What to produce
The whole listing below, with no pictures, is to be repeated as it stands.

Exercise materials
'''

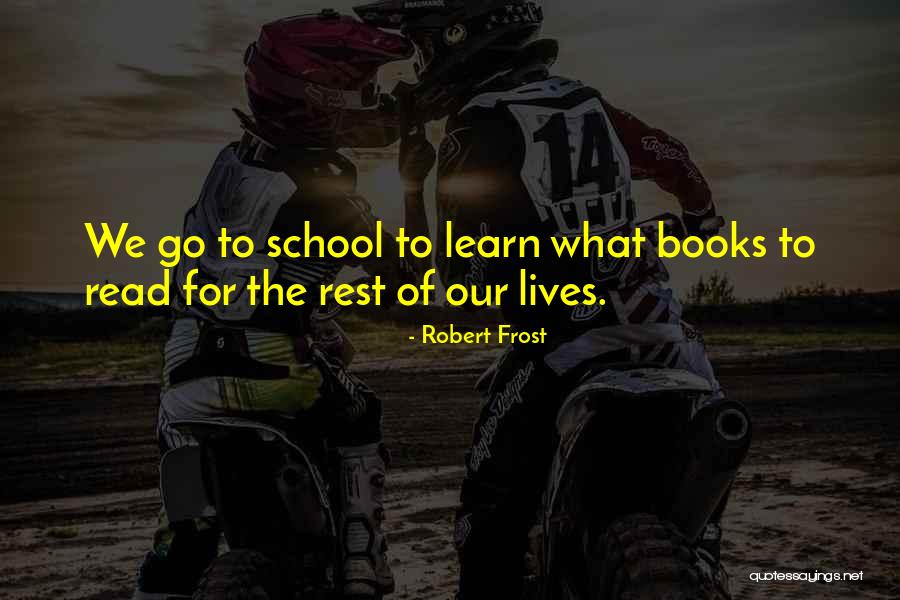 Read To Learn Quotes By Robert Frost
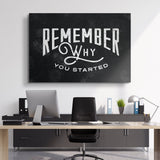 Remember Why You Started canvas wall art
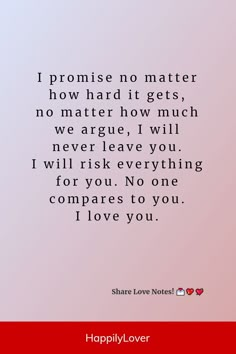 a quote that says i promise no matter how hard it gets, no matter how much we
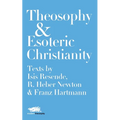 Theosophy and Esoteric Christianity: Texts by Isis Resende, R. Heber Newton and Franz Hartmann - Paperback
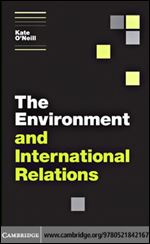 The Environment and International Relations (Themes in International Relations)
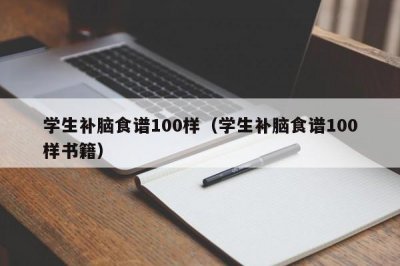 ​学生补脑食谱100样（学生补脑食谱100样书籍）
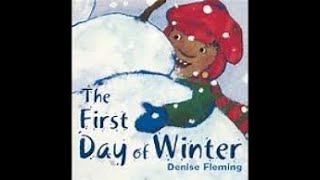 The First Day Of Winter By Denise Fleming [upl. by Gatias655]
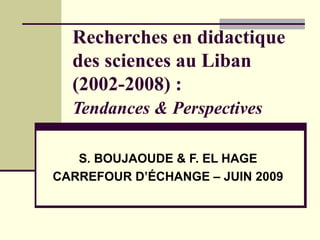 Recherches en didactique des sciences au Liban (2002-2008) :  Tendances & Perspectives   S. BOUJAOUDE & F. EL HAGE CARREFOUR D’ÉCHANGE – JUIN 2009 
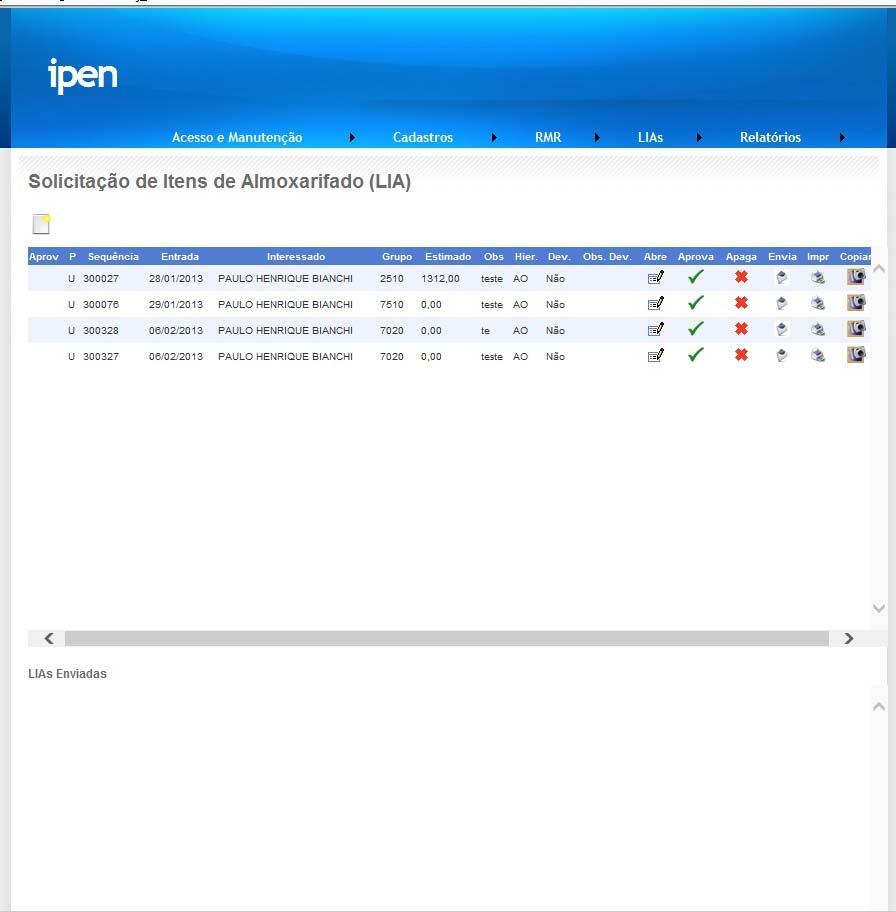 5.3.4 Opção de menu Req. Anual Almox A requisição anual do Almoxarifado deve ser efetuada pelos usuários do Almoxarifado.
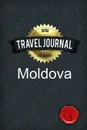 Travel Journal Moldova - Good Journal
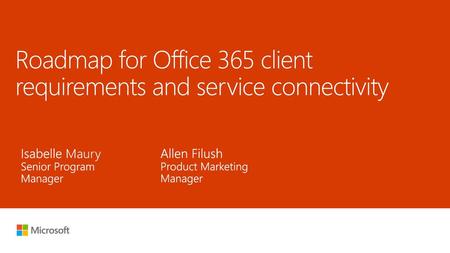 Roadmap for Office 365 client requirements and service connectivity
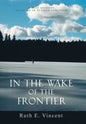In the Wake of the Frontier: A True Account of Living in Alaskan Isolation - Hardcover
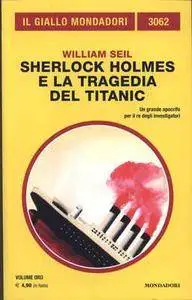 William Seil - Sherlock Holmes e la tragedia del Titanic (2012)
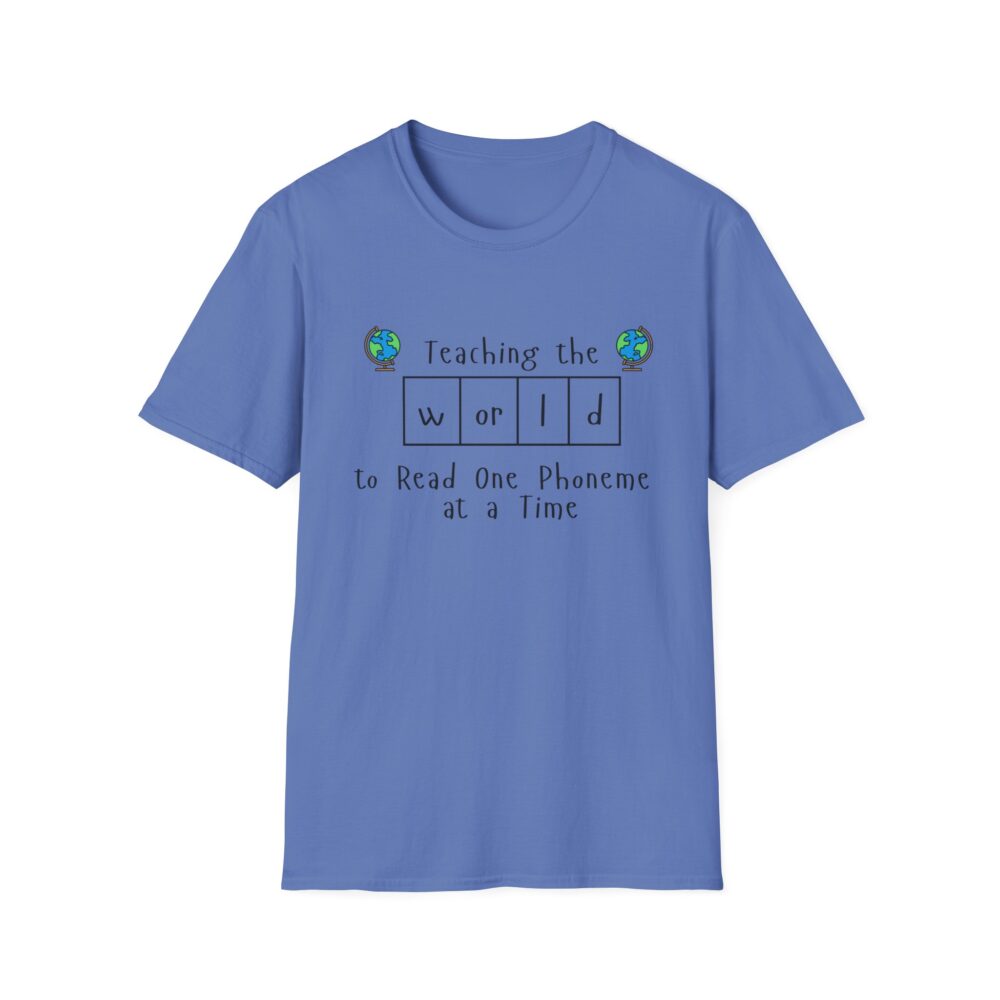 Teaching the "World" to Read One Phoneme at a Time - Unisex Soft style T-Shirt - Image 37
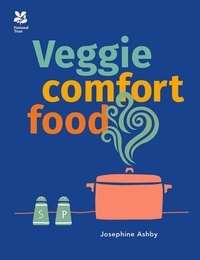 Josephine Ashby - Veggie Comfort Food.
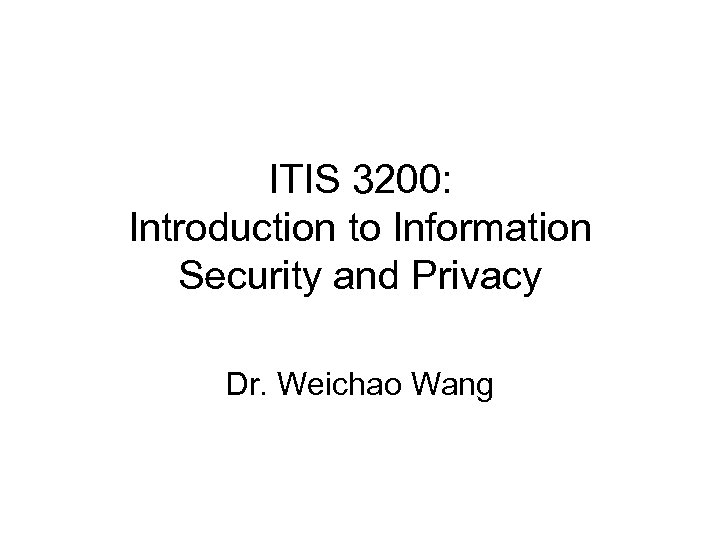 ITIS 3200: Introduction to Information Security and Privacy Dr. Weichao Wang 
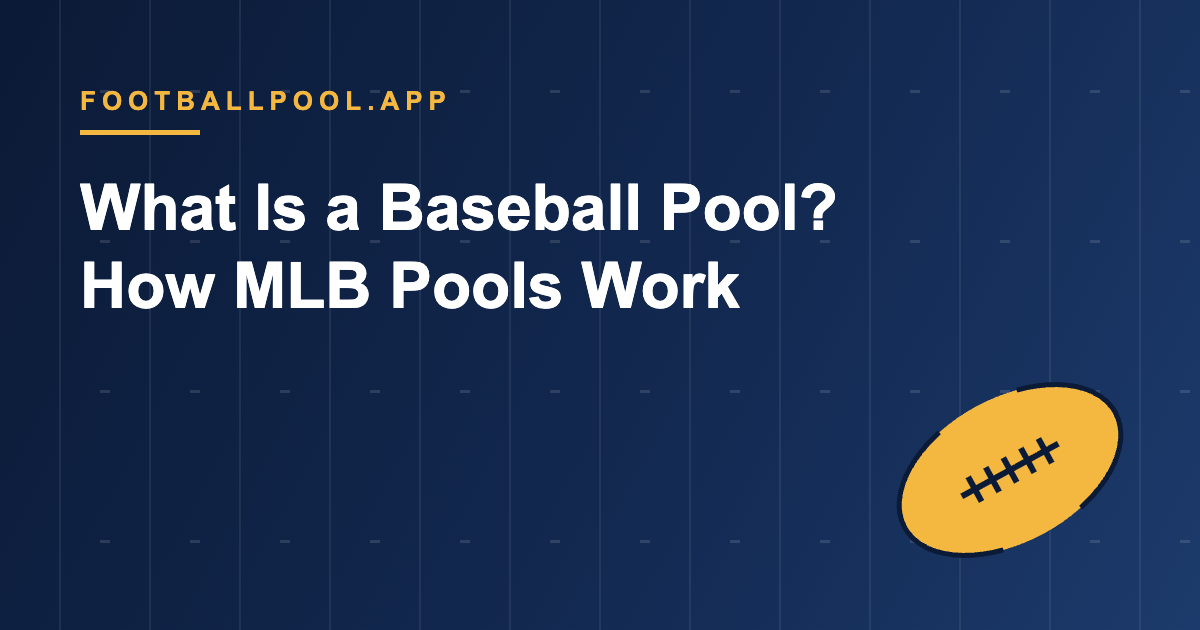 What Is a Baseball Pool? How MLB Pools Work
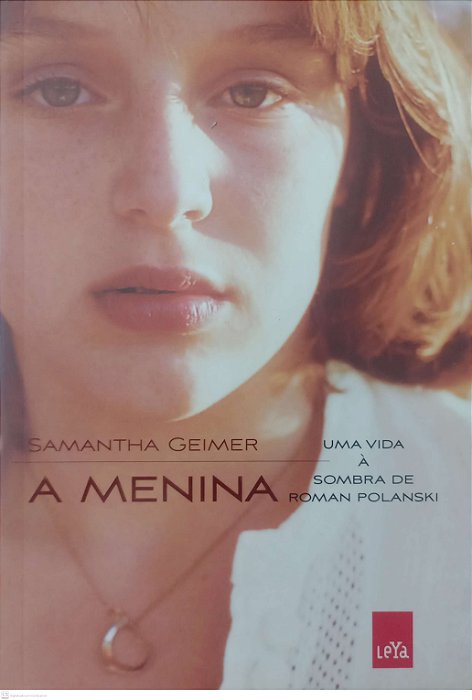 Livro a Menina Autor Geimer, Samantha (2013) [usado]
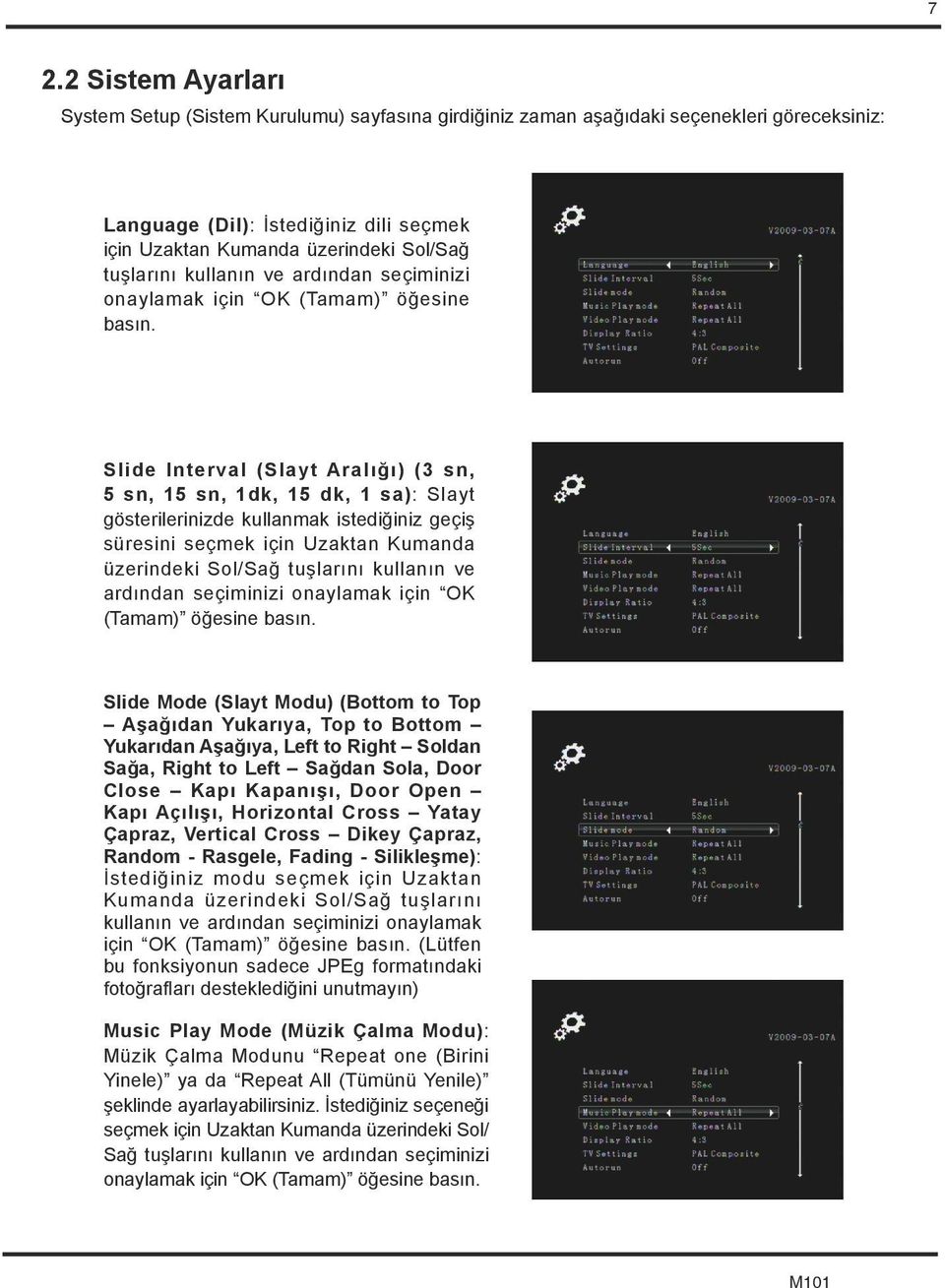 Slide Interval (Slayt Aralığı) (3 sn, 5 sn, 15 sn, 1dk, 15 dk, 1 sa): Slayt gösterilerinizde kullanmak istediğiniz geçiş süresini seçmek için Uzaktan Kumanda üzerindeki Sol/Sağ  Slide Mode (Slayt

'''

Reply
 Read To Learn Quotes By Robert Frost
 Remember Why You Started canvas wall art
 a quote that says i promise no matter how hard it gets, no matter how much we
 Theosophy and Esoteric Christianity: Texts by Isis Resende, R. Heber Newton and Franz Hartmann - Paperback
 The Environment and International Relations (Themes in International Relations)
 ​学生补脑食谱100样（学生补脑食谱100样书籍）
 The First Day Of Winter By Denise Fleming [upl. by Gatias655]
 Recherches en didactique des sciences au Liban (2002-2008) :  Tendances & Perspectives   S. BOUJAOUDE & F. EL HAGE CARREFOUR D’ÉCHANGE – JUIN 2009 
 5.3.4 Opção de menu Req. Anual Almox A requisição anual do Almoxarifado deve ser efetuada pelos usuários do Almoxarifado.
 Travel Journal Moldova - Good Journal
 Roadmap for Office 365 client requirements and service connectivity
In the Wake of the Frontier: A True Account of Living in Alaskan Isolation - Hardcover
 William Seil - Sherlock Holmes e la tragedia del Titanic (2012)
 Teaching the "World" to Read One Phoneme at a Time - Unisex Soft style T-Shirt - Image 37
 Josephine Ashby - Veggie Comfort Food.
 ITIS 3200: Introduction to Information Security and Privacy Dr. Weichao Wang 
 What Is a Baseball Pool? How MLB Pools Work
 Livro a Menina Autor Geimer, Samantha (2013) [usado]
 Slide Interval (Slayt Aralığı) (3 sn, 5 sn, 15 sn, 1dk, 15 dk, 1 sa): Slayt gösterilerinizde kullanmak istediğiniz geçiş süresini seçmek için Uzaktan Kumanda üzerindeki Sol/Sağ  Slide Mode (Slayt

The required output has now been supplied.